So at the moment, I have a PDF I am parsing. I have split it where I need it to
CYT-HMI-S-005 CarrierSCAC: BPUS Stop Number:1 Release Type: AUTO
Route Name:
Days to
Pick-up Delivery
Final
Order Due @
Frequency: Frequency:
Location
Carrier Arrival Carrier Departure Plant Destination Dock Code Initial Dest Final Location
Initial Arrival
10:45 11:15 HMI IHMI1 HMI 14:45 14:45 0 MTWRFS MTWRFS
The data in this line
10:15 11:00 HMI IOSL1 OSL 17:15 17:15 0 MTWRFS MTWRFS
is just data that includes time arrived, time departure, company, ship-to site and so fourth. The data isn't the problem. The issue is importing that line into the datagrid under specific columns.
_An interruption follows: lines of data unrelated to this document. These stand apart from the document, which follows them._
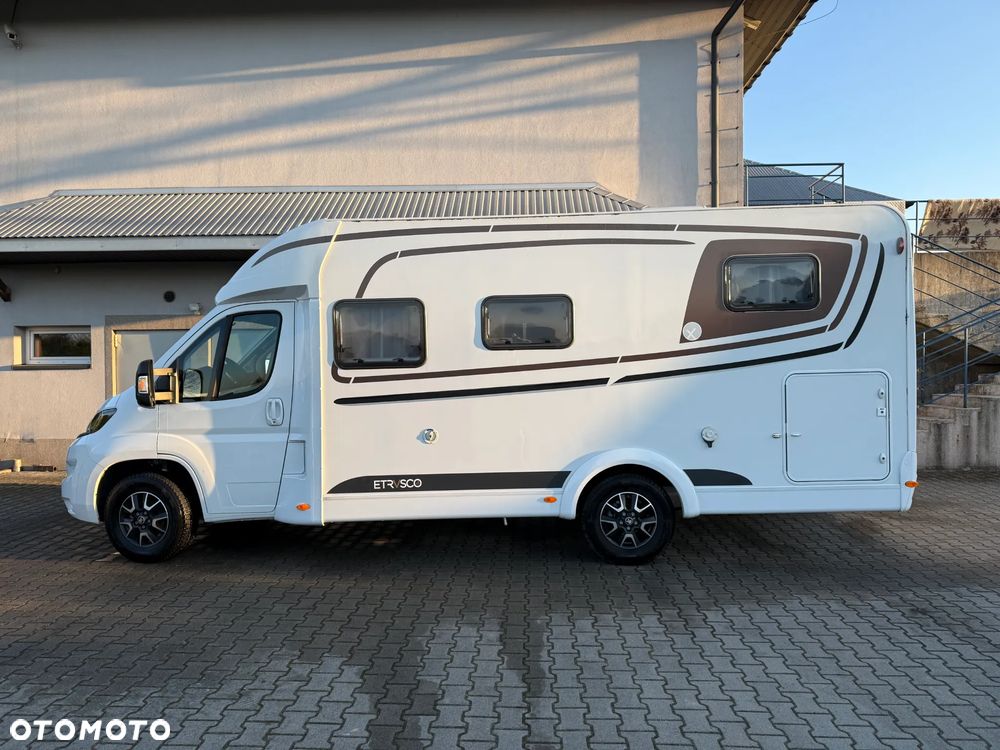 Peugeot BOXER Kamper Etrusco - 6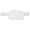 White, variant on Sports Waist Belt Pouch Large Capacity Adjusting Sporting Fanny Pack for Travelling 60-120CM, Running Hiking Crossbody Bag Phone Holder for Men Women, White (8.66 inches / 22 cm)
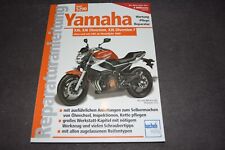 Reparaturanleitung Reparaturhandbuch Yamaha XJ6/Diversion/F ab 2009  erstklassig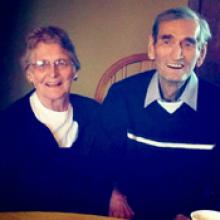 LARA MALCOLM  Obituary pic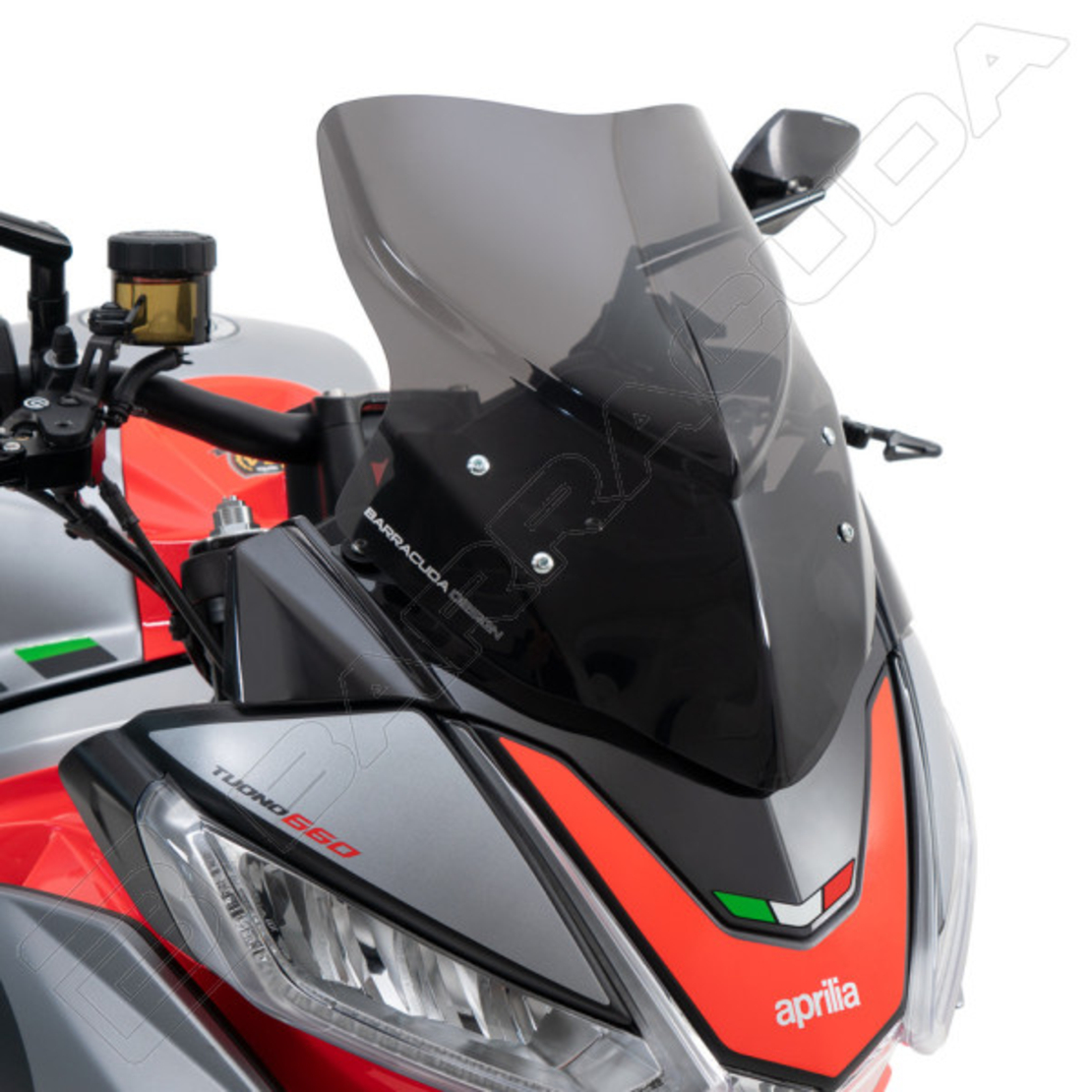 СЛЮДА ЗА МОТОР BARRACUDA AEROSPORT Aprilia Tuono 660 (2021-2022)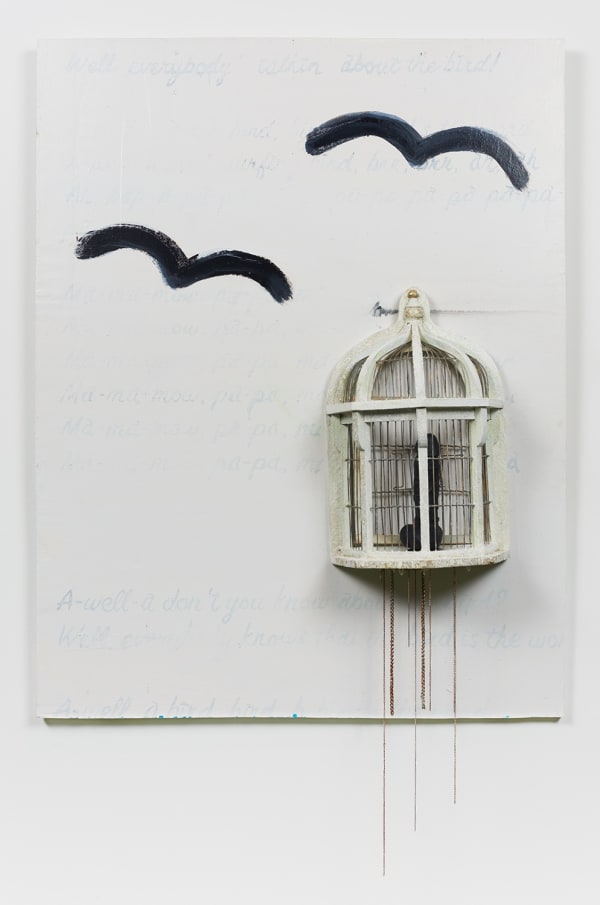 Teresa Farrell Bird is the Word, 2022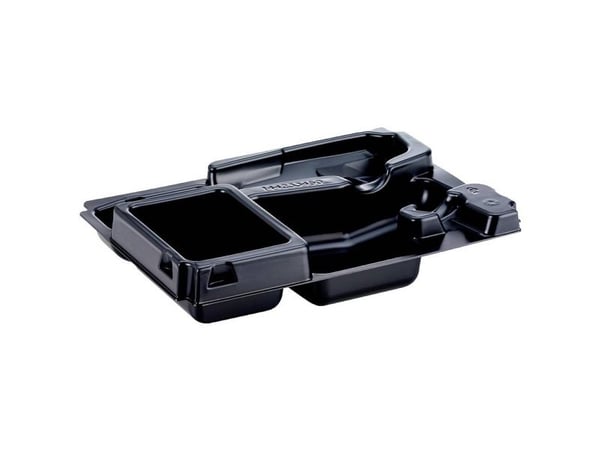 Metabo 628924000, Skillesett, Sort, Polystirol, Metabo metaBOX 145, 373 mm, 260 mm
So after every "Initial Arrival" I would like to parse that text line
10:15 11:00 HMI IOSL1 OSL 17:15 17:15 0 MTWRFS MTWRFS
and insert it into a datagrid.
Or Plan B:
I run a query from the database that returns the shipments and is able to match results with parsed pdf data via a column
TLDR: There is important data stored in 2 different places. The PDF data is sent monthly from a company. I need to be able to match columns up from the database and the pdf parsed data.
What I have tried:
public static void ReadPDF()
{
PdfReader reader = new PdfReader(@"file.pdf");
int intPageNum = reader.NumberOfPages;
string text;
string[] words;
string line;
for (int i = 1; i <= intPageNum; i++)
{
text = PdfTextExtractor.GetTextFromPage(reader, i, new LocationTextExtractionStrategy());
words = text.Split($"Delivery Frequency:");
for (int j = 0, len = words.Length; j < len; j++)
{
line = Encoding.UTF8.GetString(Encoding.UTF8.GetBytes(words[j]));
Debug.Print(line);
}
}
This is the code I am using to parse the PDF data.